The former boss of the National Health Insurance Scheme, Sylvester Mensah has asked Ghanaians to sit up and be vigilant about ‘schemes’ of the Electoral Commission in recent times.

Speaking to www.ghanaweb.com during protests by the Inter-Party Resistance against the new voters’ register, Mr. Mensah added his voice to arguments that the suggested new voters’ register compilation barely makes sense.

“I think that Ghanaians must wake up, the EC is up to some mischief. We now have a Minister for the Electoral Commission, not an Electoral Commissioner.”

In his view, the EC’s decision can be likened to the deletion of one’s phone contacts completely, to begin another contact and data compilation, merely because they changed their phones.

The infrastructure he says isn’t the problem, but the timing and the EC’s justification that the new data barely serves the purpose for which it was made.

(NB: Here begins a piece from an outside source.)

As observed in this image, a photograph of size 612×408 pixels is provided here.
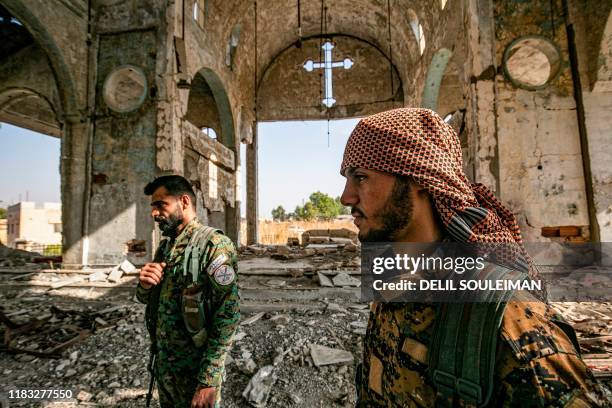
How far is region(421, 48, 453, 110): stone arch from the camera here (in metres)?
8.10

“Everything is wrong, there’s no problem with the database, there is no problem with the infrastructure, the timing is absolutely absurd. Barely 9 months into an election, you don’t change your database, you don’t go back doing registration.” He said.

He further added,

“We also indicated clearly that it is common sense, that if it is the infrastructure they want to replace, nobody has a problem, even though we know there is nothing really wrong with it. We know that changing the infrastructure does not necessarily require changing the data in the database. We’ve always used the analogy of the mobile phone. If your mobile phone is faulty, and these days, we don’t change our mobile phones simply because they are faulty, we change them for the simple reason that there is a new phone and we want to migrate unto that phone.

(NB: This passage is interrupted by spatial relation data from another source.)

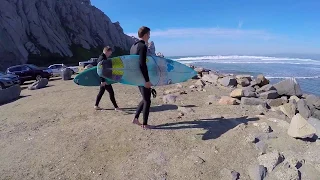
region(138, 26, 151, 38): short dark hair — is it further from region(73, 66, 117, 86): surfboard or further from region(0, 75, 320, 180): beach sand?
region(73, 66, 117, 86): surfboard

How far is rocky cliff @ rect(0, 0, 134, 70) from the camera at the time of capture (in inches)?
2334

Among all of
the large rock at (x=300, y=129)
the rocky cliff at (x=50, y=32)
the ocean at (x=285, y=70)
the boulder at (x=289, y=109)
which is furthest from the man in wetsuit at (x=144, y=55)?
the rocky cliff at (x=50, y=32)

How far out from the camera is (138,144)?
19.7 ft

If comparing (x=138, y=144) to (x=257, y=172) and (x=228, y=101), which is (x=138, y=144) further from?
(x=228, y=101)

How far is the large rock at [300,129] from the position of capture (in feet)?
19.3

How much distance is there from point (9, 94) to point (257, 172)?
42.6ft

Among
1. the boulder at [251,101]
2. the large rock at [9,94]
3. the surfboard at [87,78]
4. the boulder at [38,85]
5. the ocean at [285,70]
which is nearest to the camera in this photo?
the boulder at [251,101]

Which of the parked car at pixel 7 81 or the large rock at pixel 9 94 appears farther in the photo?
the parked car at pixel 7 81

You don’t go round each of your contacts, picking their numbers and discarding the old database, no. What you do is to migrate the data onto the new phone and you still have the same data.”

Sylvester Mensah also described the move as an attempt to introduce obstructions into the political space.

“Biodata can last over 25, 30, 50 years. There is no need changing biodata. Already I have my thumbprints in there, why would you want to take that again, it doesn’t make sense anywhere. What kind of frustration do you want to inject into the political space?”